I’ve lost money through trusting those I thought were the best of friends, and this has impacted my plans for the future. But I prefer to think of it as tax paid to see their true face. Once betrayal is apparent, however traumatic in despair, then the bridge is burned and we can go our separate ways. Rather sooner than later.

None of those who behaved this way were new to me. Old friends from many years back, the loss of friendship hurts deeper than any financial hardship or inconvenience caused. It is clear with hindsight how ill intent was blatant, especially in the disparity of promise and fulfilment.

It is easy at this point to reductively close the door to the world. Declaring others aren’t worth trusting and never were. But none of us are islands, and it is through trusting close friends in these moments of anguish that I was able to find support, shelter, and healing.

We must trust. We must risk. We must take a chance on the uncertain “other.” The alternative is to become even more isolated, lost in the inconsequence of ourselves, and pliable by powers malign.

So I keep on keeping on, thankful for those in my life who have chosen to be there. Enriched by their presence and inspired by their honest, sincere kindness.
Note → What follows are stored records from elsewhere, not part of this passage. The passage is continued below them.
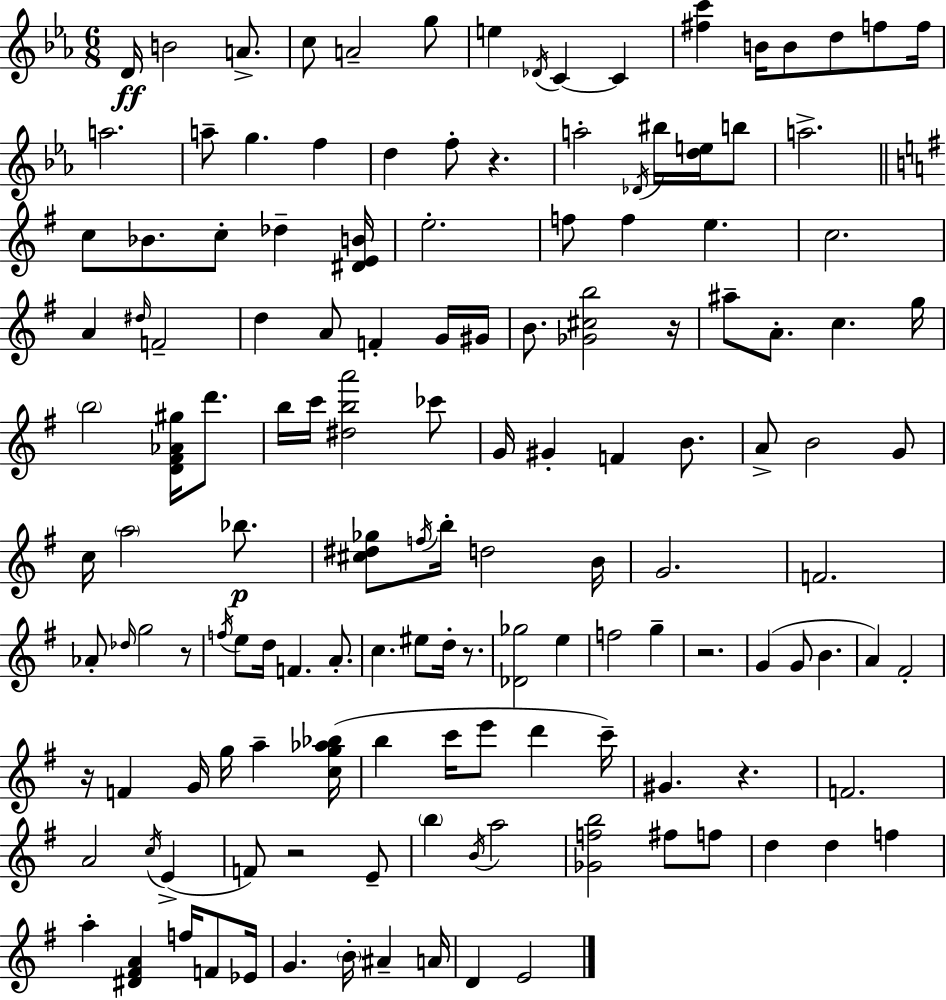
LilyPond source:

{
  \clef treble
  \numericTimeSignature
  \time 6/8
  \key ees \major
  d'16\ff b'2 a'8.-> | c''8 a'2-- g''8 | e''4 \acciaccatura { des'16 } c'4~~ c'4 | <fis'' c'''>4 b'16 b'8 d''8 f''8 | \break f''16 a''2. | a''8-- g''4. f''4 | d''4 f''8-. r4. | a''2-. \acciaccatura { des'16 } bis''16 <d'' e''>16 | \break b''8 a''2.-> | \bar "||" \break \key g \major c''8 bes'8. c''8-. des''4-- <dis' e' b'>16 | e''2.-. | f''8 f''4 e''4. | c''2. | \break a'4 \grace { dis''16 } f'2-- | d''4 a'8 f'4-. g'16 | gis'16 b'8. <ges' cis'' b''>2 | r16 ais''8-- a'8.-. c''4. | \break g''16 \parenthesize b''2 <d' fis' aes' gis''>16 d'''8. | b''16 c'''16 <dis'' b'' a'''>2 ces'''8 | g'16 gis'4-. f'4 b'8. | a'8-> b'2 g'8 | \break c''16 \parenthesize a''2 bes''8.\p | <cis'' dis'' ges''>8 \acciaccatura { f''16 } b''16-. d''2 | b'16 g'2. | f'2. | \break aes'8-. \grace { des''16 } g''2 | r8 \acciaccatura { f''16 } e''8 d''16 f'4. | a'8.-. c''4. eis''8 | d''16-. r8. <des' ges''>2 | \break e''4 f''2 | g''4-- r2. | g'4( g'8 b'4. | a'4) fis'2-. | \break r16 f'4 g'16 g''16 a''4-- | <c'' g'' aes'' bes''>16( b''4 c'''16 e'''8 d'''4 | c'''16--) gis'4. r4. | f'2. | \break a'2 | \acciaccatura { c''16 }( e'4-> f'8) r2 | e'8-- \parenthesize b''4 \acciaccatura { b'16 } a''2 | <ges' f'' b''>2 | \break fis''8 f''8 d''4 d''4 | f''4 a''4-. <dis' fis' a'>4 | f''16 f'8 ees'16 g'4. | \parenthesize b'16-. ais'4-- a'16 d'4 e'2 | \break \bar "|."
}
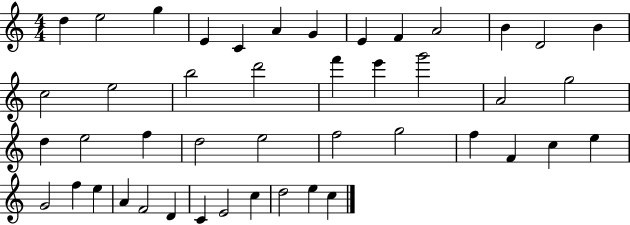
D5/q E5/h G5/q E4/q C4/q A4/q G4/q E4/q F4/q A4/h B4/q D4/h B4/q C5/h E5/h B5/h D6/h F6/q E6/q G6/h A4/h G5/h D5/q E5/h F5/q D5/h E5/h F5/h G5/h F5/q F4/q C5/q E5/q G4/h F5/q E5/q A4/q F4/h D4/q C4/q E4/h C5/q D5/h E5/q C5/q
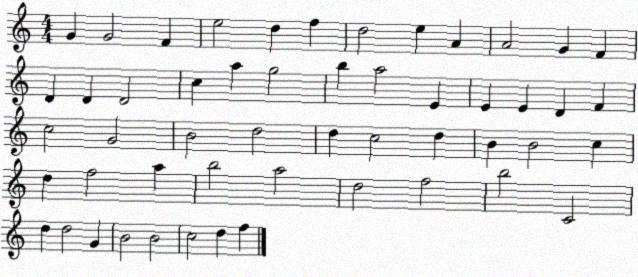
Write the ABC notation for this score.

X:1
T:Untitled
M:4/4
L:1/4
K:C
G G2 F e2 d f d2 e A A2 G F D D D2 c a g2 b a2 E E E D F c2 G2 B2 d2 d c2 d B B2 c d f2 a b2 a2 d2 f2 b2 C2 d d2 G B2 B2 c2 d f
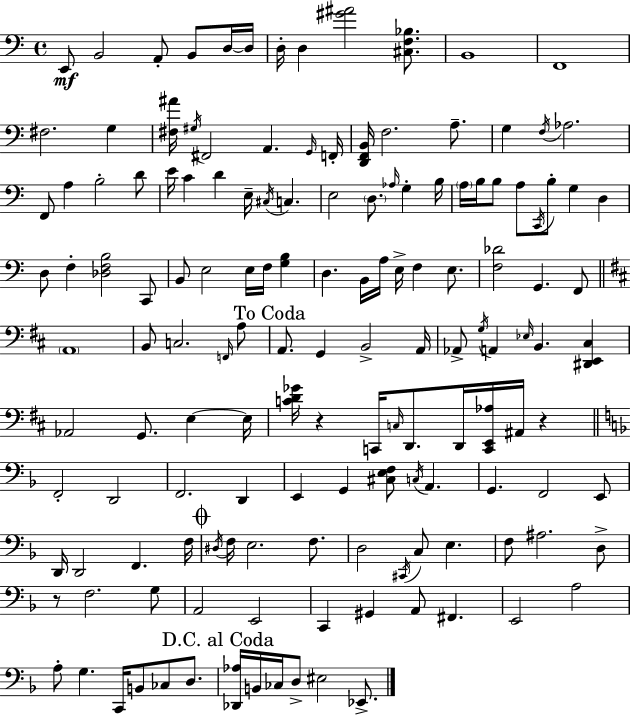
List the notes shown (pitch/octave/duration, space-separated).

E2/e B2/h A2/e B2/e D3/s D3/s D3/s D3/q [G#4,A#4]/h [C#3,F3,Bb3]/e. B2/w F2/w F#3/h. G3/q [F#3,A#4]/s G#3/s F#2/h A2/q. G2/s F2/s [D2,F2,B2]/s F3/h. A3/e. G3/q F3/s Ab3/h. F2/e A3/q B3/h D4/e E4/s C4/q D4/q E3/s C#3/s C3/q. E3/h D3/e. Ab3/s G3/q B3/s A3/s B3/s B3/e A3/e C2/s B3/e G3/q D3/q D3/e F3/q [Db3,F3,B3]/h C2/e B2/e E3/h E3/s F3/s [G3,B3]/q D3/q. B2/s A3/s E3/s F3/q E3/e. [F3,Db4]/h G2/q. F2/e A2/w B2/e C3/h. F2/s A3/e A2/e. G2/q B2/h A2/s Ab2/e G3/s A2/q Eb3/s B2/q. [D#2,E2,C#3]/q Ab2/h G2/e. E3/q E3/s [C4,D4,Gb4]/s R/q C2/s C3/s D2/e. D2/s [C2,E2,Ab3]/s A#2/s R/q F2/h D2/h F2/h. D2/q E2/q G2/q [C#3,E3,F3]/e C3/s A2/q. G2/q. F2/h E2/e D2/s D2/h F2/q. F3/s D#3/s F3/s E3/h. F3/e. D3/h C#2/s C3/e E3/q. F3/e A#3/h. D3/e R/e F3/h. G3/e A2/h E2/h C2/q G#2/q A2/e F#2/q. E2/h A3/h A3/e G3/q. C2/s B2/e CES3/e D3/e. [Db2,Ab3]/s B2/s CES3/s D3/e EIS3/h Eb2/e.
If the horrors professed as excuse for impropriety come to pass; then loyalty and reliability will become currency far more precious than Mammon. More than ever, we need each other.

I am grateful also to those who did wrong by their divisive deeds. Serving to fortify cautiousness in future conflicts of interest; and acting as template for how not to be.

For good or ill, we are informed by the interactions of the past, and can only move on by acknowledging what we have learned. The bell, to re-paraphprase John Donne, always tolls.

I choose to be accountable.

Looking forward into the New Year, there is much to be thrilled about. There are more video projects on the go for various clients, and my skills improve with every contract. Servitor still ticks along, provoking robust debates about the ethics of AI. The novel spills out when it can, and it’ll be good to pass on a few finished chapters to interested folk.

Musically, the Trismegistus Hex album will be done when it’s done; and Solstice will return to rehearsal in the next few weeks. I’ve secured more crew work for other bands as well, with lots of learning on the job and intriguing announcements to follow.

The challenges ahead will be just as terrifyingly inspirational as those faced already. Mistakes will be made, lessons learned, and reparations sought. But even at my relaxed pace there’ll seldom be a dull moment.